Молдаване не менялись со мною: давно уже жил я с ним в мире. Со стариками был я почтителен, ласков и вежлив со всеми другими и старался во всех случаях показывать совершенное беспристрастие. Толкуя между собою, они не могли понять, в опале ли я у начальника или по прежнему пользуюсь его благорасположением. Они видели, как щедро Катакази награжден и вместе с тем удален от службы. Действительно, трудно было разобрать, где гнев его сиятельства и где милость.
● ● ● ●
Задание:
Перечислите все краткие прилагательные, которыми в отрывке выше описано обращение со стариками и со всеми другими.

[Записи разметки контуров]
● ● ● ●
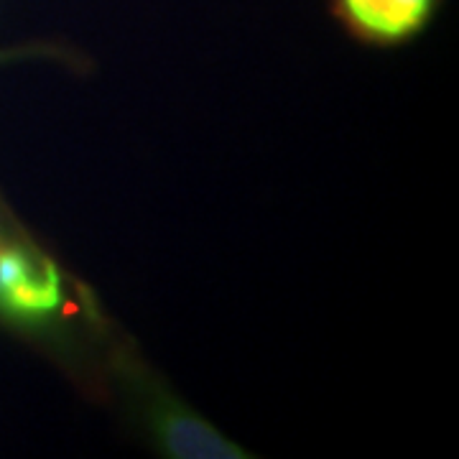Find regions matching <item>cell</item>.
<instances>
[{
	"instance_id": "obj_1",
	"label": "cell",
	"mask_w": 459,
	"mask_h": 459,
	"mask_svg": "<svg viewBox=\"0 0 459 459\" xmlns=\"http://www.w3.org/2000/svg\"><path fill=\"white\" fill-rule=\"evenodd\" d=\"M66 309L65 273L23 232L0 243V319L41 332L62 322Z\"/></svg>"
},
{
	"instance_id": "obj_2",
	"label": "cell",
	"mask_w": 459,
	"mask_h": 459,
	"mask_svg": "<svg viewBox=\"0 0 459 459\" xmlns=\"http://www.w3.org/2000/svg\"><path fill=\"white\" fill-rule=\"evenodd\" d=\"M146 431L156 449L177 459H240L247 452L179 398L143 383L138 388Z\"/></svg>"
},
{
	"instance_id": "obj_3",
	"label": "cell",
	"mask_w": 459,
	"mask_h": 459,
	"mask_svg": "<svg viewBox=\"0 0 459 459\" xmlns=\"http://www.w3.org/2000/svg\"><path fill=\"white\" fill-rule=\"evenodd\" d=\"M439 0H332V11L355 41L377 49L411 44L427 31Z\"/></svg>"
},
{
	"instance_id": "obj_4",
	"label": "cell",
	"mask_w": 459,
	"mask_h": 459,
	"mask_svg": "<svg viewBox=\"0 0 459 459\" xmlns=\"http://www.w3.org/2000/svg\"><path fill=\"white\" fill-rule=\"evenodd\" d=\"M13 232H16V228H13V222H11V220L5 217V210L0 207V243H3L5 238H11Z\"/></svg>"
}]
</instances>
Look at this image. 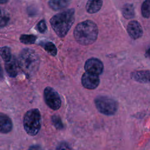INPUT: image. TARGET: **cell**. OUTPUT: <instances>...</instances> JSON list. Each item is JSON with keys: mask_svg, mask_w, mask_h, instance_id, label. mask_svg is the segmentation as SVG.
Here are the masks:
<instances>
● ● ● ●
Полный ответ:
почтителен, ласков, вежлив